--- start of Material for the task ---

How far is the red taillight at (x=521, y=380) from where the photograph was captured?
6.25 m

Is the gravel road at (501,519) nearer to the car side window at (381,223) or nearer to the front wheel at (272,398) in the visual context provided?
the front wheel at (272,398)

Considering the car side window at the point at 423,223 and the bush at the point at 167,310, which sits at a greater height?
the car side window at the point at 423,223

--- end of Material for the task ---

Please quote the items word for word, starting at the line that contains "Is the gravel" and ending at the last line of the items.

Is the gravel road at (501,519) nearer to the car side window at (381,223) or nearer to the front wheel at (272,398) in the visual context provided?
the front wheel at (272,398)

Considering the car side window at the point at 423,223 and the bush at the point at 167,310, which sits at a greater height?
the car side window at the point at 423,223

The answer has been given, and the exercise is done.